LitCharts assigns a color and icon to each theme in The Dharma Bums, which you can use to track the themes throughout the work.
Enlightenment and Nature
Counterculture and Freedom
Friendship
Literature and Authenticity
Inclusion, Exclusion, and Community
Summary
Analysis
With $8 left in his pocket, Ray hitchhikes from El Paso to Las Cruces, New Mexico. He naps under a beautiful tree, helps a man move to make $4, and has a big dinner. He then spends the $4 hitching a ride to Los Angeles. The driver is a white man from Texas, and the other passengers are a Mexican couple and their baby. Ray tells everyone about Buddhism, and the white guy tells made-up stories about fighting. In LA, Ray dodges a policeman at the railyards and catches the local train to Santa Barbara, where he visits the beach and then catches the Midnight Ghost train. He falls asleep on a flatbed car, which is extremely dangerous, but he makes it safely to San Francisco with his last dollar.
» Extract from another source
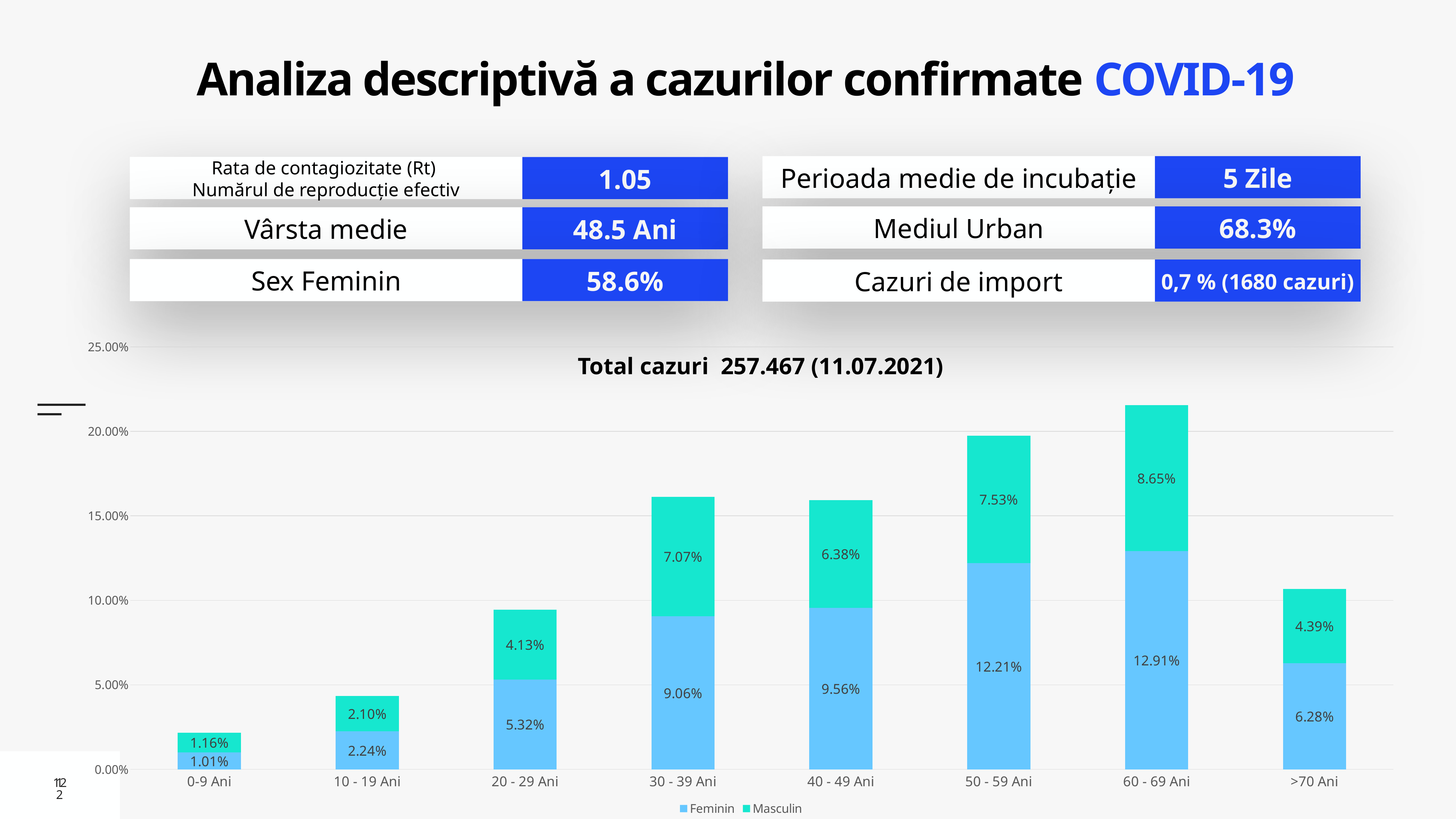
Which age group has the lowest Masculin value? 0-9 Ani What is the Feminin value for the 60 - 69 Ani age group? 12.91% How many series does the legend list? 2 Which is larger for the 40 - 49 Ani age group, the Feminin value or the Masculin value? Feminin What is the Feminin value for the >70 Ani age group? 6.28% What is the difference between the Feminin and Masculin values for the 50 - 59 Ani age group? 4.68% How many age groups are shown on the x axis? 8 Which series is shown in the darker teal colour in the legend? Masculin What is the total of the stacked bar for the 60 - 69 Ani age group? 21.56% What kind of chart is shown on the slide? Stacked bar chart Which age group has the highest Feminin value? 60 - 69 Ani What is the Masculin value for the 30 - 39 Ani age group? 7.07%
Ray’s adventures continue, and he does his best to combine the instability and excitement of adventurous travel with the stability, wisdom, and peacefulness of his Buddhism. In teaching others about it, he plays his part in spreading wisdom and peace. Meanwhile, the other man is seemingly lying about being a tough fighter, which suggests that he’s desperately trying to prove his masculinity and justify his sense of pride. In other words, he’s totally caught up in mainstream cultural values that Ray rejects, like power, dominance, and self-promotion. But the man also makes it clear why these values are absurd and don’t lead to true happiness: he's so insecure and stubborn about them that he ends up telling obvious lies looking like a fool. Most importantly, his dishonesty, which represents the inauthenticity of mainstream culture, contrasts with Ray’s authentic humility and wisdom.